Page 136 of The Night Prince

His pain sears my throat, and my breathing shallows. I shake my head. I lean forward and touch his cheek. He is cold. So cold. His eyelids flicker.

I wanted this, once. I wanted to defeat him. I searched for weeks for the answer to ending our connection. I wanted to break the bond. The power to do it crackles in my veins. I feel it. I could take it in my hands and snap it. If I don’t do it now, he will take me with him.

He tries to reach for me, but his hand flops onto the floor by his side. His body twitches.

Emotion surges through me, raw and primal. It has been so long since I have let myself feel the things I thought I shouldn’t—and this is the most forbidden feeling of all. It chokes me as the scent of his blood hangs in the air.

I need to let him go.

I cannot let him go.

He saved me once. I don’t know how he did it, what words he whispered into the darkness, but I feel for the bond. The life is draining out of me, and my limbs shake. My breathing is as raspy as his. I shut my eyes.

“Please. . .” he gurgles.

And I feel it. He wants me to break the bond.
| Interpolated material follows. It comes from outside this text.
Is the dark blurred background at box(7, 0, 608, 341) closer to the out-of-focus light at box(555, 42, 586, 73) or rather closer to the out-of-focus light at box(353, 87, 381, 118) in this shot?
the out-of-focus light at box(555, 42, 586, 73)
I push my forehead against his.

Darkness.

***

We hurtle down toward a pit of shadow. The sound of scraping scalpels and screams fills my ears. I wrap myself around Blake, and press my head against his chest, but his arms are limp and cold. I catch a glimpse of a dark room, a candlelit cell filled with books and the scent of citrus, a torture chamber with workbenches that creak beneath the weight of tools and jars. We fall through the ceiling of a small room lit by a fire in the hearth. A woman holds a rabbit while a small boy cries.

Water splashes as my body makes impact with the ground. I’m sinking into soft mud. Rain pelts my back, and the air tastes like lightning. I claw my fingers into the earth, and push myself onto my knees. Thunder rumbles across the sky. I’m alone.

I’m not far from the edge of a small village. Small stone houses stand on either side of a dirt road. Lights flicker in their windows. Blake is nowhere to be seen, but something tugs my chest, and I turn.

Lightning forks across the sky and illuminates a well in the distance. A thread of light links me to it, spluttering in the rain and the shadow.

I put my arm in front of my face to shield me from the rain that is coming down so fast it feels like it’s cutting my skin. There’s another rumble of thunder, and the ground shakes beneath my feet. The ground is like sludge, and it threatens to swallow me with every step I take.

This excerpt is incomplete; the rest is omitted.